Sie warf dem Unternehmen vor, die Mitarbeiter nicht auf die Werksschließung vorbereitet zu haben, etwa durch Qualifizierungen. „So eine Entscheidung trifft man ja nicht von heute auf morgen“, sagte Engelen-Kefer. Überdies zeige der Fall Nokia, dass Subventionspolitik in der EU kritisch durchleuchtet werden müsse: „Welche Verhandlungsposition hat Deutschland eigentlich innerhalb der EU?“. Es sei nicht klar, warum die Übergangsfristen bei Subventionen in Spanien zehn und in Deutschland fünf Jahre betrügen. „Auch Steuer-Dumping darf nicht zugelassen werden“, kritisierte Engelen-Kefer die niedrige Gewinnsteuer von 16 Prozent der Rumänen.

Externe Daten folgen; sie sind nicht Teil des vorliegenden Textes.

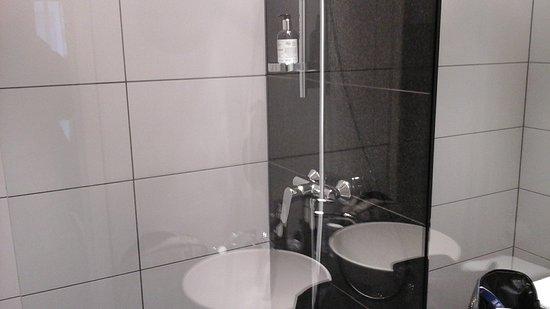Badezimmer - Picture of Motel One Edinburgh-Princes, Edinburgh ...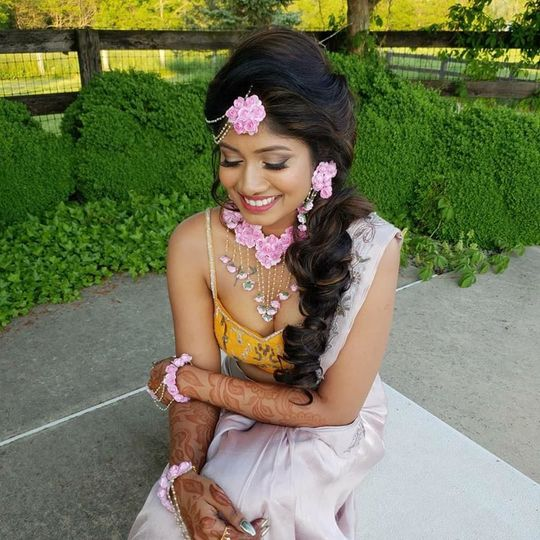 Henna Party's Makeup & Hair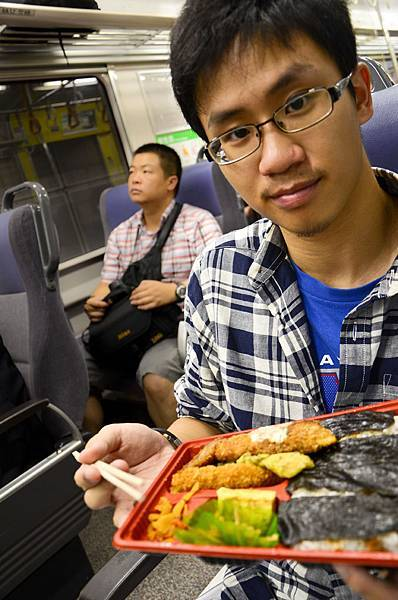 在電車上吃便當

Sie forderte ein einheitliches Steuersystem in Europa und faire Bedingungen im internationalen Wettbewerb.
Zur Diskussion um Mindestlöhne in Deutschland äußerte sie sich kritisch zu einem einheitlichen gesetzlichen Mindestlohn über alle Branchen und Regionen hinweg. „Ich denke, man kann Mindestlöhne nicht für ein ganzes Land verordnen. Ich halte viel von Verhandlungslösungen", betonte Engelen-Kefer. Deshalb sollten die Tarifparteien Mindestlöhne für Branchen oder Regionen verhandeln und sie dann für allgemeinverbindlich erklären lassen.

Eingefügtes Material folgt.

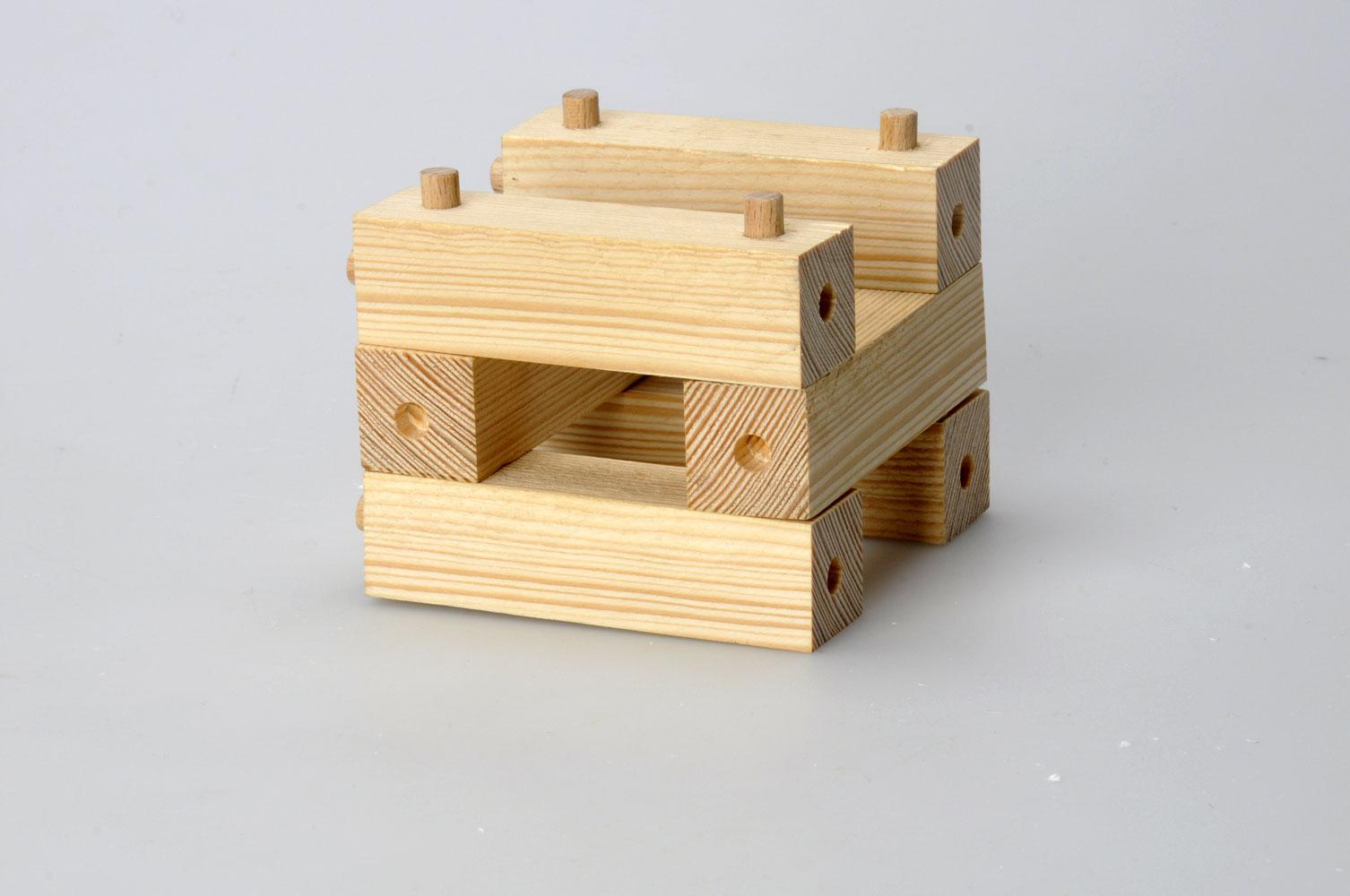 Dice_wood_01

Engelen-Kefer, die zum Thema „Soziale Gestaltung der Globalisierung“ sprach, plädierte für internationale Arbeitsstandards, deren Ausgestaltung auf lokaler Ebene erfolgen solle. Die Ausweitung der internationalen Wirtschaftsverflechtungen allein reichten nicht aus, um die wachsende Schere zwischen Arm und Reich zu schließen. „Notwendig ist eine soziale Gestaltung der wirtschaftlichen Globalisierungsprozesse, um Chancen für die Menschen erfahrbar zu machen und Risiken abzufedern“, sagte sie. Dies sei Aufgabe der 1919 gegründeten UN-Institution ILO. Sie könne internationale Arbeitsstandards vorgeben und kontrollieren sowie bei Verstößen Sanktionsmechanismen in Gang setzen. So werde der ILO-Verwaltungsrat demnächst darüber beraten, ob das Militärregime in Burma wegen des Verstoßes gegen das Verbot der Zwangsarbeit vor dem internationalen Gerichtshof in Den Haag angeklagt wird, kündigte Engelen-Kefer an. In Kolumbien habe die ILO einen ersten Erfolg erzielt, indem dort eine ständige Repräsentation eröffnet wurde, berichtete Engelen-Kefer. In dem lateinamerikanischen Land würden Gewerkschaftsrechte massiv verletzt; bislang seien mehr als 3000 führende Gewerkschafter zum Teil durch regierungsnahe Gruppierungen ermordet worden. „In Kolumbien werden Gewerkschafter mit Terroristen gleichgesetzt“, sagte Engelen-Kefer.
Sie forderte eine bessere Zusammenarbeit zwischen der ILO und anderen internationalen Institutionen. So müsse beispielsweise die Weltbank bei der Kreditvergabe Druck ausüben, wenn in den Ländern Gewerkschaftsrechte massiv verletzt würden, sagte Engelen-Kefer. Dies könnte dadurch geschehen, dass für die weitere Kreditgewährung die Anerkennung von Kernarbeitsnormen erfüllt sein müssten.
Zu diesen internationalen, auf die Menschenrechte aufbauenden Kernarbeitsnormen zählen die Vereinigungs- und Tarifvertragsfreiheit, die Beseitigung von Zwangs- und Pflichtarbeit, die Abschaffung von Kinderarbeit und die Beseitigung von Diskriminierung in Beschäftigung und Beruf. Öffentlicher Druck der industrialisierten Länder und die Tatsache, dass Staaten ihre Zukunftschance verspielen, wenn sie Kindern die Bildung verweigern, habe die Kinderarbeit bei den Teppichknüpfern deutlich eingedämmt, so Engelen-Kefer.